John Terry est un sympathisant de l’extrême droite britannique. La confirmation des idées extrémistes de l’ancien capitaine emblématique du club anglais de Chelsea FC et de la sélection anglaise a fait l’effet d’une bombe dans le paysage du football mondial, souvent réputé pour porter des valeurs progressistes.
L’affaire a commencé le 27 avril sur Instagram, après un commentaire approuvant un message de Rupert Lowe, fondateur du parti nationaliste « Restore Britain », hostile à l’immigration et attaché aux valeurs chrétiennes et nationales. Terry, 45 ans, a répondu « 100% yes » à une publication appelant une hostilité à l’Islam, à supprimer les aides aux étrangers et à expulser les migrants sans ressources. L’engagement de John Terry en faveur de l’extrême droite britannique peut être mis en opposition avec celui du joueur français Kylian Mbappé qui, récemment, dans les colonnes du magazine Vanity Fair, a estimé que l’arrivée au pouvoir de l’extrême droite serait une mauvaise nouvelle pour son pays.

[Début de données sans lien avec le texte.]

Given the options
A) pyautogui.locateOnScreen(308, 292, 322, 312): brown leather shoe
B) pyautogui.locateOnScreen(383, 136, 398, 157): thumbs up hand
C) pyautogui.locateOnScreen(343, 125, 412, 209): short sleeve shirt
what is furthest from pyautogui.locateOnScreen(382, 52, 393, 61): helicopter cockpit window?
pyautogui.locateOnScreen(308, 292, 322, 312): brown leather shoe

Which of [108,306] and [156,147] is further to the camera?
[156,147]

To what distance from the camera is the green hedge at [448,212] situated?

On peut citer également le Brésilien Socrates, figure emblématique des sélections de 1982 et 1986. Surnommé « le Docteur » en raison de son diplôme de médecine, il était connu pour son engagement en faveur de la démocratie et contre la dictature militaire qui sévissait alors en Amérique latine. Le frère de Rai, ancien joueur du Paris Saint-Germain et champion du monde en 1994, a consacré une partie de sa vie à la défense des plus faibles, à la promotion d’une plus grande équité et de davantage d’égalité dans le monde.

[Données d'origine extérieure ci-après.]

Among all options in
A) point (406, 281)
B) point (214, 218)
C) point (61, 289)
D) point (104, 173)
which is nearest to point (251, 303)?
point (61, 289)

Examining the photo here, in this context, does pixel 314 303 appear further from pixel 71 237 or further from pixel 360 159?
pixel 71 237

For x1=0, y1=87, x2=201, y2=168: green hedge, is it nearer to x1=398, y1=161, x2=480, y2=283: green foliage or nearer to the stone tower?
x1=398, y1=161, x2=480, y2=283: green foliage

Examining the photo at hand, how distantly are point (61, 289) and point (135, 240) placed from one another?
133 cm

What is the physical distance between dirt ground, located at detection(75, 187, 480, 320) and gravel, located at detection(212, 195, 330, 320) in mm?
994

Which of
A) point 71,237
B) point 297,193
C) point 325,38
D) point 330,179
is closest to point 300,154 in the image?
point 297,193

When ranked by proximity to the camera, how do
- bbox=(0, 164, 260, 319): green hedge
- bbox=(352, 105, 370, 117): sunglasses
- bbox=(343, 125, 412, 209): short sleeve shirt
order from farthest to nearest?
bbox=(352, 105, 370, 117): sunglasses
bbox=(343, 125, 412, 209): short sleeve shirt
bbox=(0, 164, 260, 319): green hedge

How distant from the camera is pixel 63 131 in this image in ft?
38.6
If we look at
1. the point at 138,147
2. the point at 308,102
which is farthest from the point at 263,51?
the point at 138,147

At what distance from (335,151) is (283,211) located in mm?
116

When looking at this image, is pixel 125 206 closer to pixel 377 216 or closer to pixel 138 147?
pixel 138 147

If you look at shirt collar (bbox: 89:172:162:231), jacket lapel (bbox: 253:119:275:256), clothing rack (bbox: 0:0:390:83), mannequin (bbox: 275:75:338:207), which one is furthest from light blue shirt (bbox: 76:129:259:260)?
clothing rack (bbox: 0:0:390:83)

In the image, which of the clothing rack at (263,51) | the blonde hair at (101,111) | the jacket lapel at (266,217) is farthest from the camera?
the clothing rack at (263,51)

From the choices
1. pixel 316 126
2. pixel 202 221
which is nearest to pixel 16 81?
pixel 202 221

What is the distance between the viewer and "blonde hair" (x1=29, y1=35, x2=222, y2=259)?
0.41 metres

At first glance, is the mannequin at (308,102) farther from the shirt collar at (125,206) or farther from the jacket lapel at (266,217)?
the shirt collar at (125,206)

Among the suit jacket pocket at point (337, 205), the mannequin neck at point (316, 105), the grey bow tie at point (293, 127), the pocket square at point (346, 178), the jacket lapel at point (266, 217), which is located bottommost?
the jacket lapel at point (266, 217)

Plus proche de nous, Sadio Mané, double champion d’Afrique avec le Sénégal, s’est lui aussi beaucoup investi dans le social et le bien-être des populations de sa localité d’origine, Bambali, mais également dans plusieurs autres zones du Sénégal. En 2022, l’international sénégalais est devenu le premier lauréat du prix Socrates, créé par le magazine français France Football pour récompenser l’engagement des footballeurs dans des « projets sociétaux, caritatifs ou de développement communautaire ».
L’opposition politique dans le sport, le football n’en est pas une exception. Des Jeux olympiques instrumentalisés par des régimes politiques, ceux de 1936 pour glorifier Adolf Hitler et le nazisme, aux célèbres poings gantés et levés de Tommie Smith et John Carlos à Mexico en 1968 pour dénoncer le racisme aux États-Unis, les exemples abondent.

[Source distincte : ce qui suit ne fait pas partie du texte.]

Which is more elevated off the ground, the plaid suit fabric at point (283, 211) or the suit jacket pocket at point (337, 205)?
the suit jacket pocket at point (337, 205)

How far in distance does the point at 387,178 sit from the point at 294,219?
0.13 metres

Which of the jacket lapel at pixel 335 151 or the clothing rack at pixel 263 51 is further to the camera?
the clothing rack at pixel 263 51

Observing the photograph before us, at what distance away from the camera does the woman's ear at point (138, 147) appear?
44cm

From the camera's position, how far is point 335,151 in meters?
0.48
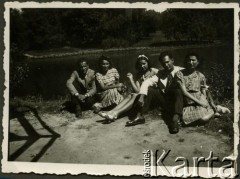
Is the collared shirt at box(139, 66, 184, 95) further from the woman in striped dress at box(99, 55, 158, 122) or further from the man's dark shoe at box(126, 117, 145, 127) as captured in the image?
the man's dark shoe at box(126, 117, 145, 127)

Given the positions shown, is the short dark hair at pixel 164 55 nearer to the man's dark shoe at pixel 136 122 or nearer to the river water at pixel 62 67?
the river water at pixel 62 67

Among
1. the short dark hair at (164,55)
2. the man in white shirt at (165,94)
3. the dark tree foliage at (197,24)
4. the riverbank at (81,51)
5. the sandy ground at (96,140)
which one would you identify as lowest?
the sandy ground at (96,140)

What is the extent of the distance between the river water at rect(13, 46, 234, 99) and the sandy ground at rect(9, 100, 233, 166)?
0.16 m

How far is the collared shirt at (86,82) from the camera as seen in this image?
9.51 feet

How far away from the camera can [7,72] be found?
2922 mm

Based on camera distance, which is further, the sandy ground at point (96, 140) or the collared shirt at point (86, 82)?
the collared shirt at point (86, 82)

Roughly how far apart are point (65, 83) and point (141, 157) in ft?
2.51

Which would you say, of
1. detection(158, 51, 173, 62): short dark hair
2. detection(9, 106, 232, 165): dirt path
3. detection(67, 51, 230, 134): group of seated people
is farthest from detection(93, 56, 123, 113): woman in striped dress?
detection(158, 51, 173, 62): short dark hair

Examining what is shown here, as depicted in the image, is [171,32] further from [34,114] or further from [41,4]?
[34,114]

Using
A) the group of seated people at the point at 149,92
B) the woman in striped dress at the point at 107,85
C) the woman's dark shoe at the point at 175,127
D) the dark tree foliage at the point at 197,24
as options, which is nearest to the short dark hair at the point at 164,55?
the group of seated people at the point at 149,92

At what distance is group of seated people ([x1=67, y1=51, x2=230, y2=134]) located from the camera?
9.21 feet

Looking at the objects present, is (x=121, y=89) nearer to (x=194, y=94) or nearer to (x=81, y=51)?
(x=81, y=51)

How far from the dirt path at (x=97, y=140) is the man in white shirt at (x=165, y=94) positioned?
61 millimetres

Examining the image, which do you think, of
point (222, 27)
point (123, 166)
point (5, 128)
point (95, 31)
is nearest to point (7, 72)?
point (5, 128)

Mis à part quelques cas, comme celui de l’Italien Paolo Di Canio, affichant fièrement son penchant pour le fascisme, les démonstrations d’idées d’extrême droite dans le football se limitaient souvent aux tribunes. En France, certaines tribunes du Parc des Princes et du stade de Gerland, à Lyon, ont longtemps eu une réputation sulfureuse.
Désormais, cette progression ne se matérialise plus seulement à travers d’anciennes vedettes comme John Terry. Lucas Chevalier, l’un des gardiens du PSG, avait ainsi « liké » une publication favorable au RN. Le latéral et capitaine du Real Madrid CF, Dani Carvajal, ne cache plus sa sympathie pour « Vox », le parti d’extrême droite espagnol. Il en est de même de l’international italien Gianluigi Buffon, soutien de la Première ministre d’extrême droite Giorgia Meloni.
La progression de l’extrême droite en Europe touche désormais tous les milieux, y compris le football. Alors que la Fifa impose une stricte neutralité politique sur les terrains, le sport est devenu, dans certains cas, une tribune idéologique parfois plus influente que les parlements. Serions-nous à l’orée d’une séquence historique inversée ? Dans l’Antiquité, à l’époque des jeux romains et des arènes, certaines figures s’étaient distinguées en choisissant de défendre les plus faibles et de s’opposer aux tyrannies. On évoque notamment Spartacus qui, sous l’Empire romain, mena une révolte devenue un symbole universel de résistance face à l’oppression et une source d’inspiration pour tous ceux qui aspirent à davantage de justice. Désormais, les choses semblent s’être inversées.